── Extract ──

Haskell programming from first principles
Introduction
Why Haskell? Whatever your reason, Haskell can help you think differently about writing programs. It’s a pure, functional language with a rich type system. Because of these features, Haskell can be a little difficult to learn, at first, but only because it is foreign, not because it takes a genius to understand and write in it.
The best frame of mind for learning Haskell is to not translate what you see in Haskell into your favorite language, but, rather, try to think in terms of Haskell directly. Don’t worry if you don’t understand everything the first time around; reviewing, recalling, and revisiting information is an efficient way to learn.
Work the exercises. Try to reason and predict the result before putting the code into the compiler. Wrestle with the exercises, but don’t get too hung up; move on and come back later. Don’t skip chapters, even if you’ve programmed before. Develop an intuition about Haskell’s syntax, conventions, and quirks.
Chapter 1: All You Need is Lambda
- lambda calculus
- a method of computation or reasoning
- developed by Alonzo Church in the 1930s
- functional programming
- a programming paradigm that uses functions as the primary organizing structure
- programs are a combination of expressions
- expressions are values, variables, and functions
- functions are expressions that apply to inputs and can be reduced or evaluated
- first class functions
- functions that can be used as values or inputs to other functions
- pure functional language
- strict use of lambda calculus
- referential transparency: a function will always evaluate to the same value given the same inputs
- abstraction
- composing programs from smaller programs or functions that factor out certain patterns and can be applied in a variety of places
What’s a function?
A function is a mapping between a unique input value to a unique output value. Given the same input values, a pure function will always return the same output value.
Lambda expressions
Lambda calculus has three fundamental terms: expressions, variables, and abstractions.

───
── Given information ──

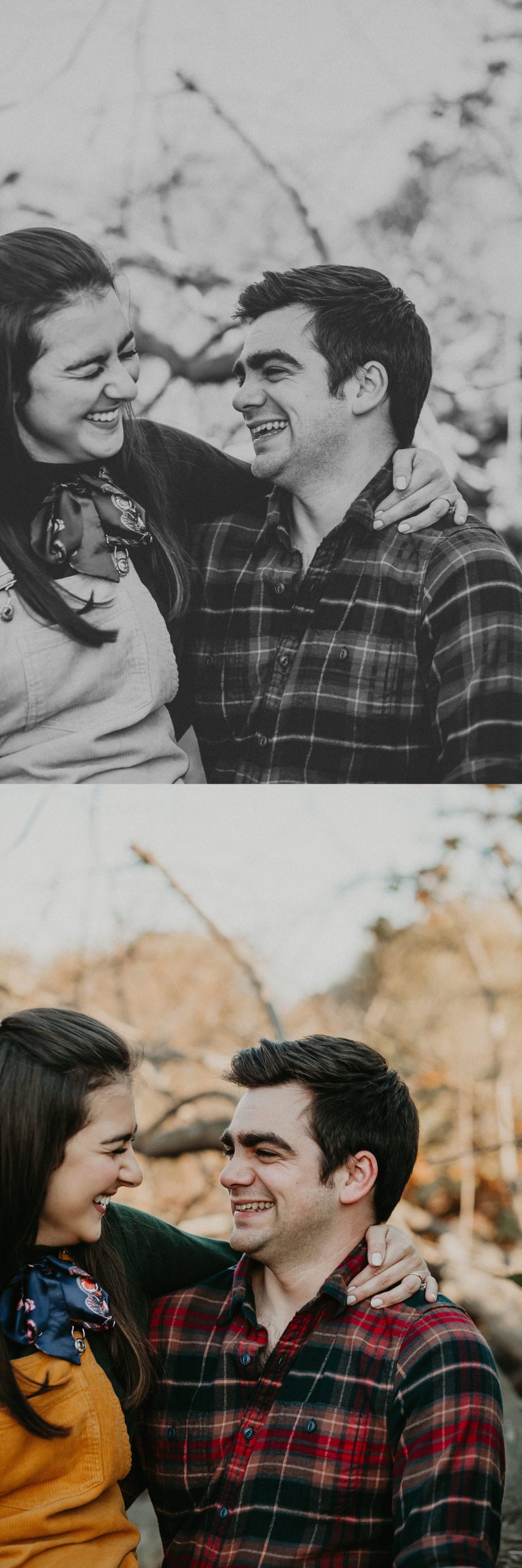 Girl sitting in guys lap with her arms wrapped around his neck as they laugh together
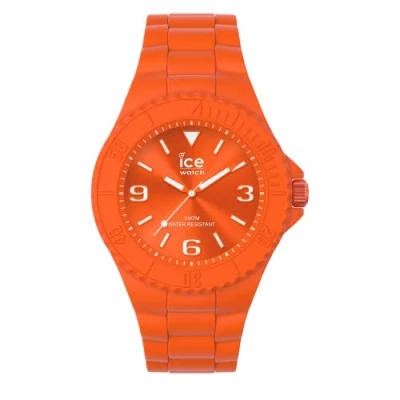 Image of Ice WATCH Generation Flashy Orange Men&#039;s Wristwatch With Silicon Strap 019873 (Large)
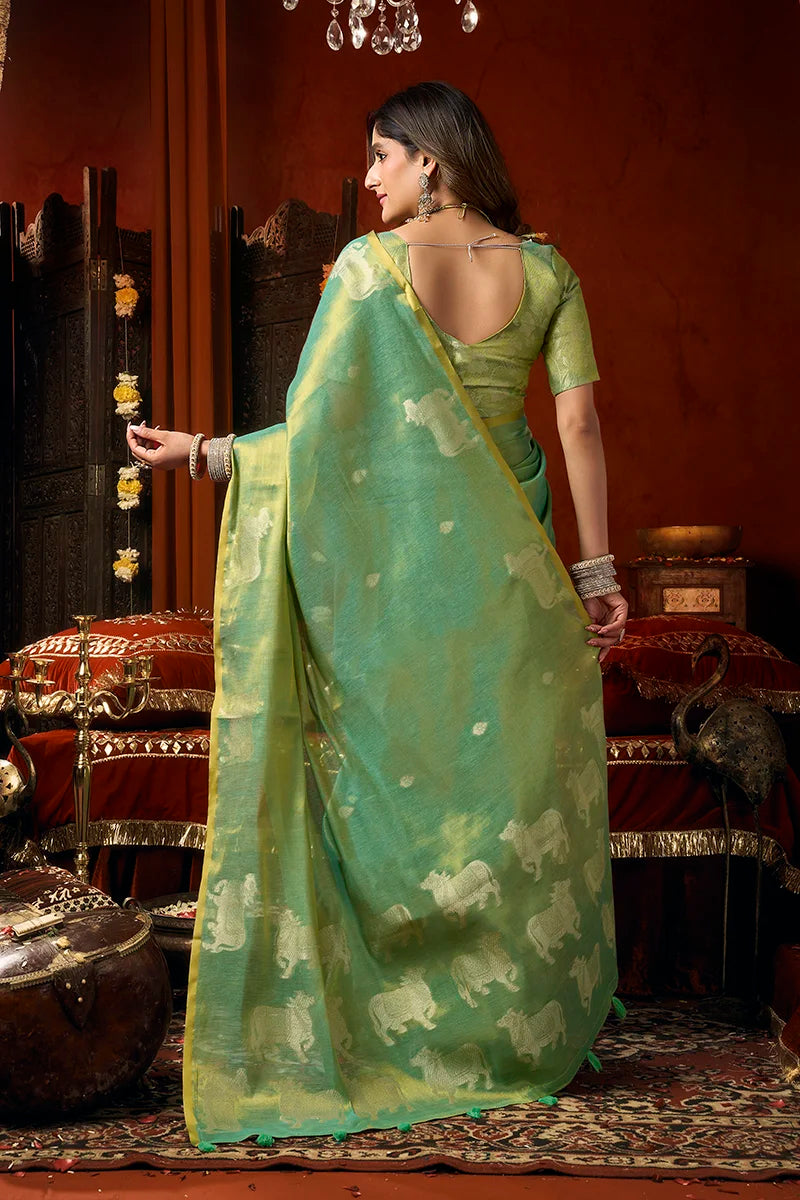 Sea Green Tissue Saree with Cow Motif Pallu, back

───
── Given information ──

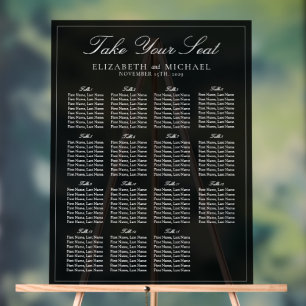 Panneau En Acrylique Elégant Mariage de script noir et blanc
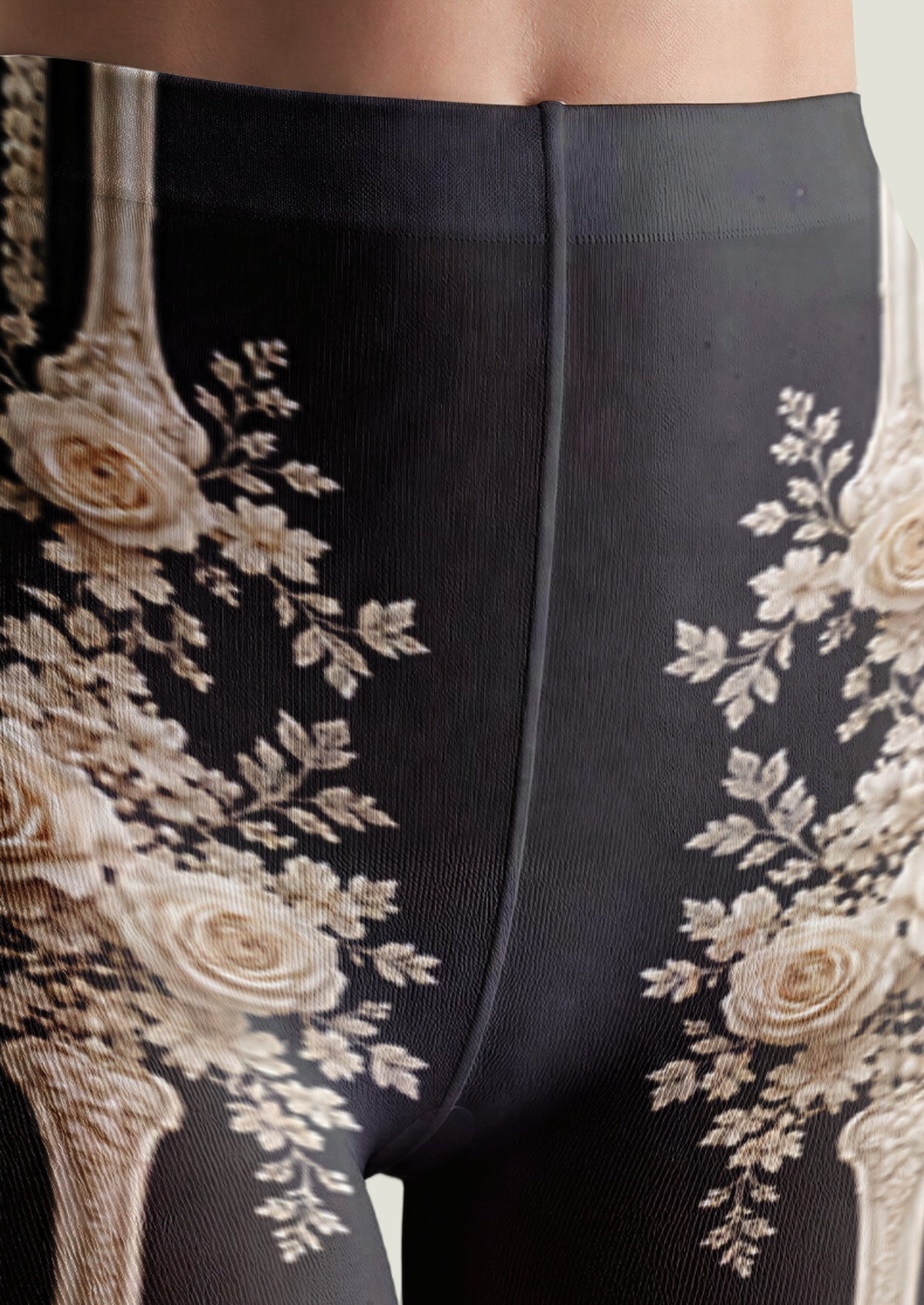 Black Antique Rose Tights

───

▸ Tasks to perform:
a) In the Haskell notes, who developed lambda calculus, and in what decade?
b) Do these statements agree with the Haskell notes? Answer yes or no for each, quoting the words of the notes that decide it.
(i) Haskell is hard to learn because only a genius can understand it.
(ii) Readers who have programmed before may skip chapters.
(iii) Under referential transparency, a function always evaluates to the same value when given the same inputs.
c) Can you carry the Haskell notes on from their last sentence?

▸ Replies:
a) Alonzo Church, in the 1930s.

b)
(i) No: "not because it takes a genius to understand and write in it."
(ii) No: "Don’t skip chapters, even if you’ve programmed before."
(iii) Yes: "a function will always evaluate to the same value given the same inputs"

c)
Expressions can be a variable, an abstraction, or mix of the two. Variables are just names for inputs. Abstractions are functions. They have a head (or lambda) and a body. Arguments are input values. The head consists of a $\lambda$ and a variable. The body is an expression. A simple lambda abstraction looks like this (it’s also an anonymous identity function):
$$ \lambda x.x $$
The parameter, $x$, binds all instances of $x$, in the body of the function. When a value is assigned to $x$, all instances of $x$ will also be assigned that value.
Evaluating a function is called application; we apply the body to the arguments. The power of abstractions (or functions) lies in their use of names as placeholders for values. Once a function is applied, the variables are replaced by their values.
Alpha equivalence
Two lambda abstractions are alpha equivalent if the structure of each abstraction is the same. The names of the variables don’t negate the equivalence. In other words, the following abstractions are alpha equivalent:
$$ \lambda x.x = \lambda y.y $$
Beta reduction
Beta reduction is the evaluation of an abstraction and eliminating the head of the abstraction once the arguments have been applied to the body.
$$ ( \lambda x.x )( \lambda y.y ) \newline [x := (\lambda y.y)] \newline \lambda y.y $$
Beta reductions are left associative, meaning that the leftmost abstraction is evaluated first. Not all variables in the body need to be bound to an argument in the head. These are called free variables.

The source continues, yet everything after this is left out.